*Instructions to follow*: Exactly as they appear, write the lines from the one containing "Обеспечение высокой доступности" to the final line of the entries, leaving pictures out.
---------- Study material
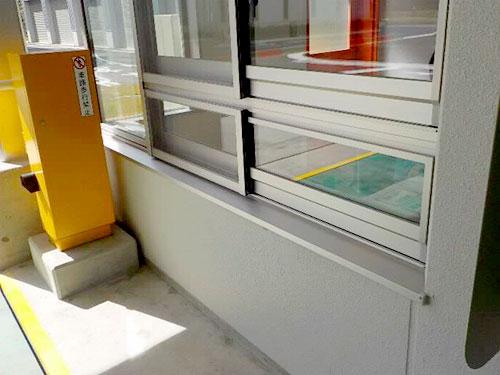 入口計量窓口への受付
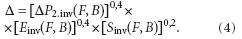 Утилизация теплоты в перекрестно-точных пластинчатых рекуператорах. 2/2012. Фото 12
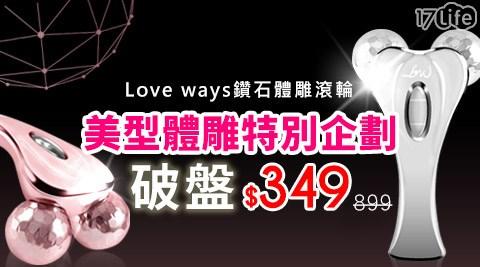 【Love Ways 羅崴詩】鑽石體雕滾輪按摩/滾輪按摩/體雕按摩/身體按摩/按摩器/按摩棒/局部按摩/雕塑/塑身/塑體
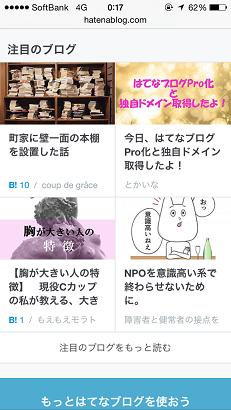 f:id:toka-ina:20160901233311p:plain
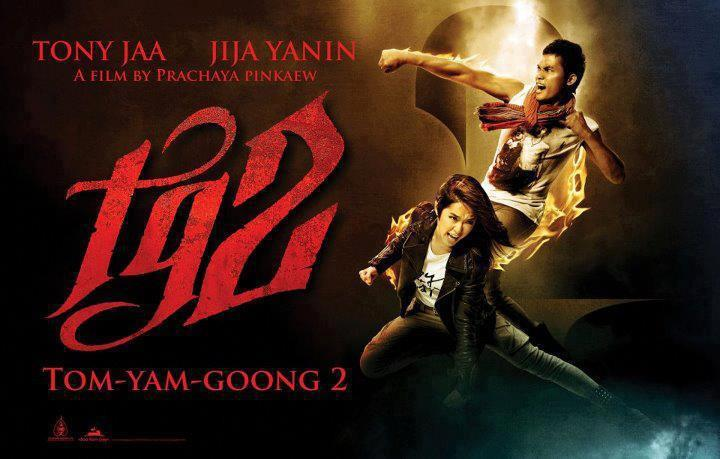 Review Filem Tom Yum Goong 2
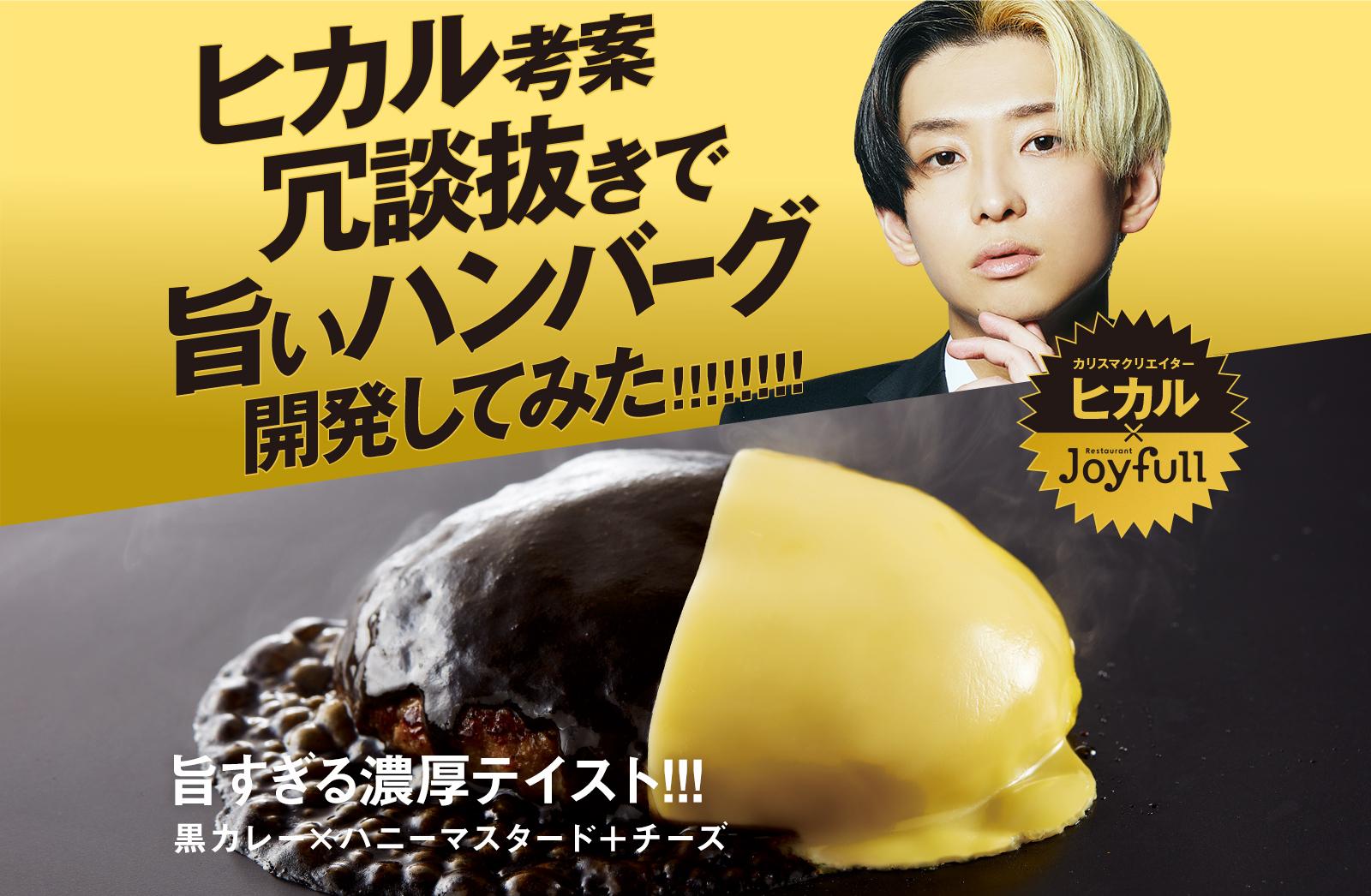 株式会社ジョイフル様×ヒカル コラボメニュー『ヒカル考案 冗談抜きでうまいハンバーグ』販売開始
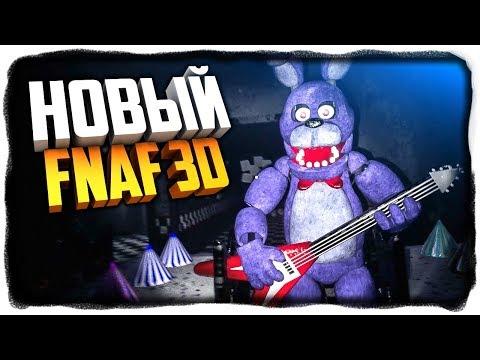 НОВЫЙ ФНАФ 1 В 3Д! ЛУЧШЕ ЧЕМ CNAF? ✅ Five Nights at Freddy's Remake Прохождение #1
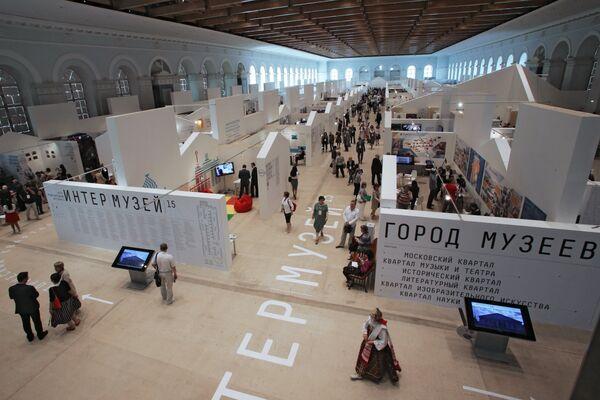 Интермузей , архивное фото - Sputnik Таджикистан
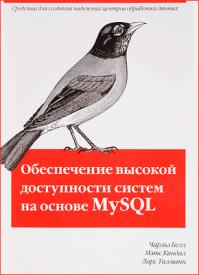 Обеспечение высокой доступности систем на основе MySQL. Чарльз Белл, Мэтс Киндал, Ларс Талманн
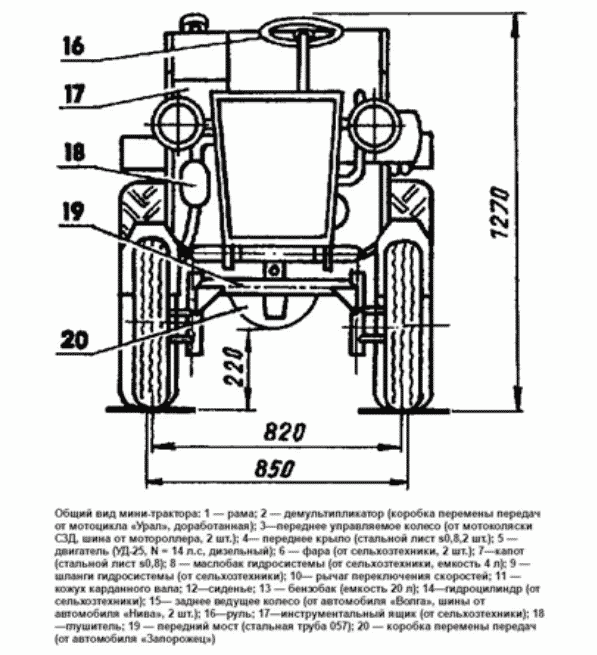 Схема минитрактора с двигателем Ока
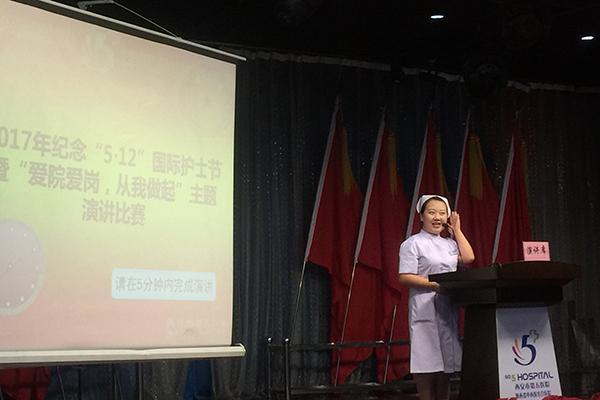 市五院纪念5.12国际护士节 举办主题演讲比赛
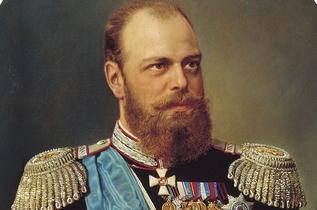Александр III: покровитель искусств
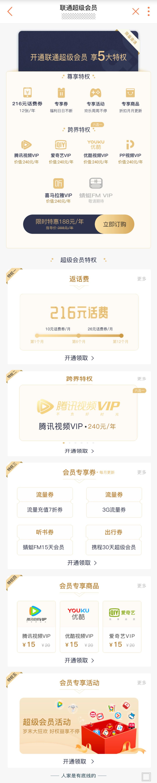 联通推出超级会员,188元=216话费+VIP视频会员5选一+每月3GB流量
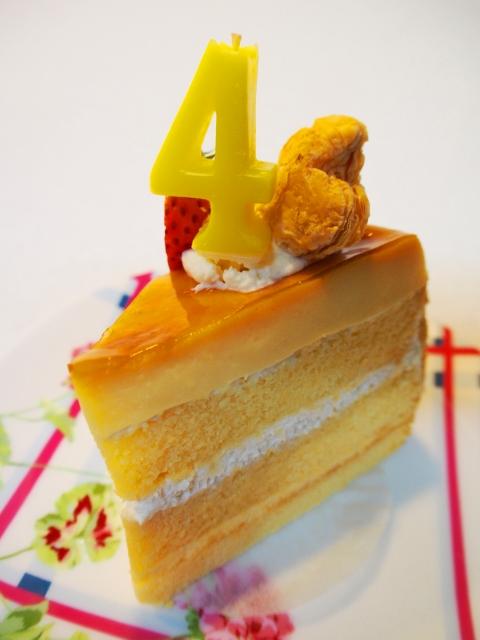 4歳 誕生日 1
--------------------
*Completed task*:
 Обеспечение высокой доступности систем на основе MySQL. Чарльз Белл, Мэтс Киндал, Ларс Талманн
 Схема минитрактора с двигателем Ока
 市五院纪念5.12国际护士节 举办主题演讲比赛
Александр III: покровитель искусств
 联通推出超级会员,188元=216话费+VIP视频会员5选一+每月3GB流量
 4歳 誕生日 1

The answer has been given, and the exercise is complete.